Posts Tagged ‘PIN cracking’

jc-blog-iphoneSecurity professionals have been begging people to secure their mobile devices with a strong passcode for years. Yes, it’s a pain to have to type in all those characters on a tiny keyboard but the alternative is that anyone who can put their hands on your phone could read all your emails, texts, pics, view phone history, see everywhere you’ve gone and install malware that will keep track of all of this remotely (plus turn on your mic to listen on your conversations even when you aren’t making a call — ditto with the camera).

Maybe your life is an open book and you don’t care about privacy. Surely you care about your bank account, your reputation and your company’s confidential information, which, if not protected, could, at minimum, cost you your job (if not bankrupt the organization). Yes, a bad guy could use your phone’s mobile banking app to raid your funds or satisfy the second factor login requirement your financial institution’s web site requires for users of a web browser (assuming you bothered to set up those protections).

Many think, “OK, I’ll do a 4-digit PIN and that will be enough, right?” On the surface it sounds like a reasonable compromise. It’s not as inconvenient as an 8-character, alphanumeric passcode, but it still would mean that a hacker would have to try, on average, 5,000 different numeric combinations (half the total of 10,000 possibilities since the odds would be 50-50 of a correct guess at that point) to break in and who has that kind of time? Better still, the reasoning goes, “I’ve turned on that setting that automatically wipes the device after 10 incorrect tries, so the bad guy would have to be incredibly lucky to guess the right sequence that quickly.”

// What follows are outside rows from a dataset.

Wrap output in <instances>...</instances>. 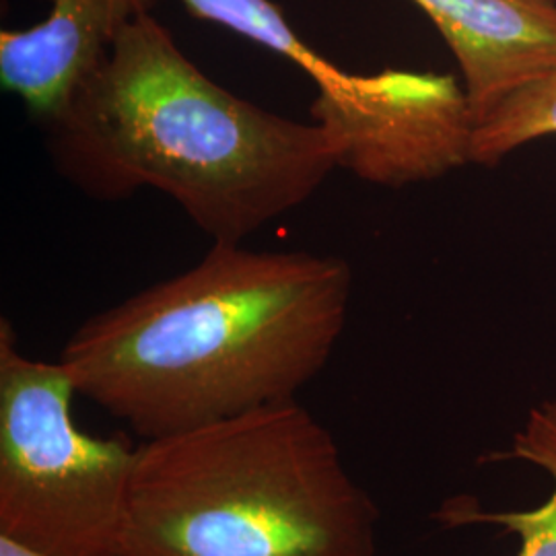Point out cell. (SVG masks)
<instances>
[{"mask_svg": "<svg viewBox=\"0 0 556 556\" xmlns=\"http://www.w3.org/2000/svg\"><path fill=\"white\" fill-rule=\"evenodd\" d=\"M351 266L213 243L190 270L87 319L60 363L142 441L298 400L342 337Z\"/></svg>", "mask_w": 556, "mask_h": 556, "instance_id": "1", "label": "cell"}, {"mask_svg": "<svg viewBox=\"0 0 556 556\" xmlns=\"http://www.w3.org/2000/svg\"><path fill=\"white\" fill-rule=\"evenodd\" d=\"M48 130L60 174L85 194L160 190L215 243H241L298 208L344 160L324 124L220 87L151 13L124 27Z\"/></svg>", "mask_w": 556, "mask_h": 556, "instance_id": "2", "label": "cell"}, {"mask_svg": "<svg viewBox=\"0 0 556 556\" xmlns=\"http://www.w3.org/2000/svg\"><path fill=\"white\" fill-rule=\"evenodd\" d=\"M379 509L298 400L137 447L122 556H378Z\"/></svg>", "mask_w": 556, "mask_h": 556, "instance_id": "3", "label": "cell"}, {"mask_svg": "<svg viewBox=\"0 0 556 556\" xmlns=\"http://www.w3.org/2000/svg\"><path fill=\"white\" fill-rule=\"evenodd\" d=\"M64 365L0 321V536L48 556H122L137 447L83 433Z\"/></svg>", "mask_w": 556, "mask_h": 556, "instance_id": "4", "label": "cell"}, {"mask_svg": "<svg viewBox=\"0 0 556 556\" xmlns=\"http://www.w3.org/2000/svg\"><path fill=\"white\" fill-rule=\"evenodd\" d=\"M456 59L475 119L556 71L555 0H413Z\"/></svg>", "mask_w": 556, "mask_h": 556, "instance_id": "5", "label": "cell"}, {"mask_svg": "<svg viewBox=\"0 0 556 556\" xmlns=\"http://www.w3.org/2000/svg\"><path fill=\"white\" fill-rule=\"evenodd\" d=\"M48 17L0 34V83L43 124L105 59L126 25L153 0H48Z\"/></svg>", "mask_w": 556, "mask_h": 556, "instance_id": "6", "label": "cell"}, {"mask_svg": "<svg viewBox=\"0 0 556 556\" xmlns=\"http://www.w3.org/2000/svg\"><path fill=\"white\" fill-rule=\"evenodd\" d=\"M493 459H519L534 464L553 478L548 498L528 511H482L454 498L438 511L445 526L491 523L519 538L517 556H556V402H544L530 410L521 431L514 435L509 452Z\"/></svg>", "mask_w": 556, "mask_h": 556, "instance_id": "7", "label": "cell"}, {"mask_svg": "<svg viewBox=\"0 0 556 556\" xmlns=\"http://www.w3.org/2000/svg\"><path fill=\"white\" fill-rule=\"evenodd\" d=\"M551 135H556V71L519 89L478 122L472 163L497 165L519 147Z\"/></svg>", "mask_w": 556, "mask_h": 556, "instance_id": "8", "label": "cell"}, {"mask_svg": "<svg viewBox=\"0 0 556 556\" xmlns=\"http://www.w3.org/2000/svg\"><path fill=\"white\" fill-rule=\"evenodd\" d=\"M0 556H48L38 553L29 546H23L20 542L11 540V538L0 536Z\"/></svg>", "mask_w": 556, "mask_h": 556, "instance_id": "9", "label": "cell"}, {"mask_svg": "<svg viewBox=\"0 0 556 556\" xmlns=\"http://www.w3.org/2000/svg\"><path fill=\"white\" fill-rule=\"evenodd\" d=\"M555 2H556V0H555Z\"/></svg>", "mask_w": 556, "mask_h": 556, "instance_id": "10", "label": "cell"}]
</instances>
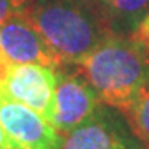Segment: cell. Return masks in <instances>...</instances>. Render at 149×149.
Listing matches in <instances>:
<instances>
[{
    "label": "cell",
    "instance_id": "obj_1",
    "mask_svg": "<svg viewBox=\"0 0 149 149\" xmlns=\"http://www.w3.org/2000/svg\"><path fill=\"white\" fill-rule=\"evenodd\" d=\"M78 66L100 101L128 116L149 91V38L136 32L109 35Z\"/></svg>",
    "mask_w": 149,
    "mask_h": 149
},
{
    "label": "cell",
    "instance_id": "obj_2",
    "mask_svg": "<svg viewBox=\"0 0 149 149\" xmlns=\"http://www.w3.org/2000/svg\"><path fill=\"white\" fill-rule=\"evenodd\" d=\"M25 15L63 65H78L114 35L93 0H30Z\"/></svg>",
    "mask_w": 149,
    "mask_h": 149
},
{
    "label": "cell",
    "instance_id": "obj_3",
    "mask_svg": "<svg viewBox=\"0 0 149 149\" xmlns=\"http://www.w3.org/2000/svg\"><path fill=\"white\" fill-rule=\"evenodd\" d=\"M61 149H149L123 111L101 103L85 123L63 136Z\"/></svg>",
    "mask_w": 149,
    "mask_h": 149
},
{
    "label": "cell",
    "instance_id": "obj_4",
    "mask_svg": "<svg viewBox=\"0 0 149 149\" xmlns=\"http://www.w3.org/2000/svg\"><path fill=\"white\" fill-rule=\"evenodd\" d=\"M101 104L95 88L78 65L56 68V91L52 124L60 134H68L96 111Z\"/></svg>",
    "mask_w": 149,
    "mask_h": 149
},
{
    "label": "cell",
    "instance_id": "obj_5",
    "mask_svg": "<svg viewBox=\"0 0 149 149\" xmlns=\"http://www.w3.org/2000/svg\"><path fill=\"white\" fill-rule=\"evenodd\" d=\"M0 124L10 149H61L63 134L0 88Z\"/></svg>",
    "mask_w": 149,
    "mask_h": 149
},
{
    "label": "cell",
    "instance_id": "obj_6",
    "mask_svg": "<svg viewBox=\"0 0 149 149\" xmlns=\"http://www.w3.org/2000/svg\"><path fill=\"white\" fill-rule=\"evenodd\" d=\"M15 101L32 108L50 124L53 121L56 68L38 63L13 65L0 86Z\"/></svg>",
    "mask_w": 149,
    "mask_h": 149
},
{
    "label": "cell",
    "instance_id": "obj_7",
    "mask_svg": "<svg viewBox=\"0 0 149 149\" xmlns=\"http://www.w3.org/2000/svg\"><path fill=\"white\" fill-rule=\"evenodd\" d=\"M0 52L10 65L38 63L52 68L63 65L25 12L12 15L0 25Z\"/></svg>",
    "mask_w": 149,
    "mask_h": 149
},
{
    "label": "cell",
    "instance_id": "obj_8",
    "mask_svg": "<svg viewBox=\"0 0 149 149\" xmlns=\"http://www.w3.org/2000/svg\"><path fill=\"white\" fill-rule=\"evenodd\" d=\"M114 35H126L149 13V0H93Z\"/></svg>",
    "mask_w": 149,
    "mask_h": 149
},
{
    "label": "cell",
    "instance_id": "obj_9",
    "mask_svg": "<svg viewBox=\"0 0 149 149\" xmlns=\"http://www.w3.org/2000/svg\"><path fill=\"white\" fill-rule=\"evenodd\" d=\"M134 131L149 148V91L138 101V104L128 114Z\"/></svg>",
    "mask_w": 149,
    "mask_h": 149
},
{
    "label": "cell",
    "instance_id": "obj_10",
    "mask_svg": "<svg viewBox=\"0 0 149 149\" xmlns=\"http://www.w3.org/2000/svg\"><path fill=\"white\" fill-rule=\"evenodd\" d=\"M30 0H0V25L15 13L25 12Z\"/></svg>",
    "mask_w": 149,
    "mask_h": 149
},
{
    "label": "cell",
    "instance_id": "obj_11",
    "mask_svg": "<svg viewBox=\"0 0 149 149\" xmlns=\"http://www.w3.org/2000/svg\"><path fill=\"white\" fill-rule=\"evenodd\" d=\"M13 66V65H10V61L3 56V53L0 52V86L5 83L7 76H8V73H10V68Z\"/></svg>",
    "mask_w": 149,
    "mask_h": 149
},
{
    "label": "cell",
    "instance_id": "obj_12",
    "mask_svg": "<svg viewBox=\"0 0 149 149\" xmlns=\"http://www.w3.org/2000/svg\"><path fill=\"white\" fill-rule=\"evenodd\" d=\"M0 149H10L8 148V143H7V136L3 133V128L0 124Z\"/></svg>",
    "mask_w": 149,
    "mask_h": 149
}]
</instances>
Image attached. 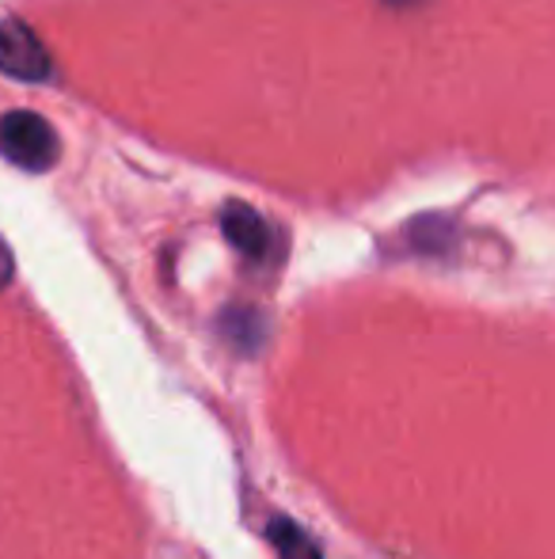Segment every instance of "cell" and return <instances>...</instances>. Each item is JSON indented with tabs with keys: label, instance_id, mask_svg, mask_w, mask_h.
<instances>
[{
	"label": "cell",
	"instance_id": "obj_5",
	"mask_svg": "<svg viewBox=\"0 0 555 559\" xmlns=\"http://www.w3.org/2000/svg\"><path fill=\"white\" fill-rule=\"evenodd\" d=\"M221 328L229 332V338L244 350H255L263 343V320L252 309H229V317L221 320Z\"/></svg>",
	"mask_w": 555,
	"mask_h": 559
},
{
	"label": "cell",
	"instance_id": "obj_6",
	"mask_svg": "<svg viewBox=\"0 0 555 559\" xmlns=\"http://www.w3.org/2000/svg\"><path fill=\"white\" fill-rule=\"evenodd\" d=\"M12 274H15V259H12V248L4 243V236H0V289L12 282Z\"/></svg>",
	"mask_w": 555,
	"mask_h": 559
},
{
	"label": "cell",
	"instance_id": "obj_2",
	"mask_svg": "<svg viewBox=\"0 0 555 559\" xmlns=\"http://www.w3.org/2000/svg\"><path fill=\"white\" fill-rule=\"evenodd\" d=\"M0 73L23 84H43L53 76V61L38 35L20 20H0Z\"/></svg>",
	"mask_w": 555,
	"mask_h": 559
},
{
	"label": "cell",
	"instance_id": "obj_7",
	"mask_svg": "<svg viewBox=\"0 0 555 559\" xmlns=\"http://www.w3.org/2000/svg\"><path fill=\"white\" fill-rule=\"evenodd\" d=\"M388 4H411V0H388Z\"/></svg>",
	"mask_w": 555,
	"mask_h": 559
},
{
	"label": "cell",
	"instance_id": "obj_1",
	"mask_svg": "<svg viewBox=\"0 0 555 559\" xmlns=\"http://www.w3.org/2000/svg\"><path fill=\"white\" fill-rule=\"evenodd\" d=\"M0 153L27 171H50L58 164V133L35 111L0 115Z\"/></svg>",
	"mask_w": 555,
	"mask_h": 559
},
{
	"label": "cell",
	"instance_id": "obj_3",
	"mask_svg": "<svg viewBox=\"0 0 555 559\" xmlns=\"http://www.w3.org/2000/svg\"><path fill=\"white\" fill-rule=\"evenodd\" d=\"M221 228L229 236V243L252 263H263L270 255V225L263 214H255L244 202H229L221 214Z\"/></svg>",
	"mask_w": 555,
	"mask_h": 559
},
{
	"label": "cell",
	"instance_id": "obj_4",
	"mask_svg": "<svg viewBox=\"0 0 555 559\" xmlns=\"http://www.w3.org/2000/svg\"><path fill=\"white\" fill-rule=\"evenodd\" d=\"M267 537H270V545L278 548L281 559H324L316 540H312L301 525L289 522V518H275V522L267 525Z\"/></svg>",
	"mask_w": 555,
	"mask_h": 559
}]
</instances>
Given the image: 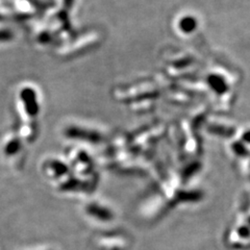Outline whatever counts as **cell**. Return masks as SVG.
Masks as SVG:
<instances>
[{
    "label": "cell",
    "instance_id": "obj_1",
    "mask_svg": "<svg viewBox=\"0 0 250 250\" xmlns=\"http://www.w3.org/2000/svg\"><path fill=\"white\" fill-rule=\"evenodd\" d=\"M249 224H250V217H249ZM250 226V225H249Z\"/></svg>",
    "mask_w": 250,
    "mask_h": 250
}]
</instances>
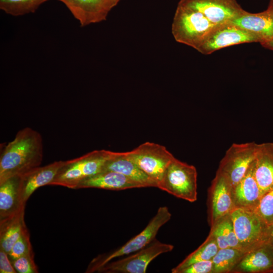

As the saying goes, “there’s nothing more dangerous than presumed security.

What is being assumed, in this case, is that someone won’t come along and build a box that could automate the process of entering all those possible PINs and, here’s the kicker, disconnect the power supply on the device before it has a chance to wipe the phone’s storage after an incorrect guess. In other words, unlimited tries with no penalty. And what if the process of trying all 10,000 combinations could be done in roughly 4.5 days (bearing in mind that this is the worst case for the bad guy and the best case could be just a few seconds)? And what if this box only cost about $300?

IMG_1602What this means is that anyone who steals your phone (or just has access to it for some reasonable period of time, such as while you are asleep) could do all the nasty stuff described above to your bank account, company, Twitter feed, emails, photos and so forth. Well, that scenario exists.

So, while it may be a royal pain to enter that complex, 8 character passcode, it is, unfortunately, necessary. As an alternative, if you have one of the newer iPhones, you could simplify things with a fingerprint scan using the built-in Touch ID sensor. No, it isn’t perfect either. Nothing in security ever is, but it
could be a better trade off than the venerable but broken, 4-digit PIN.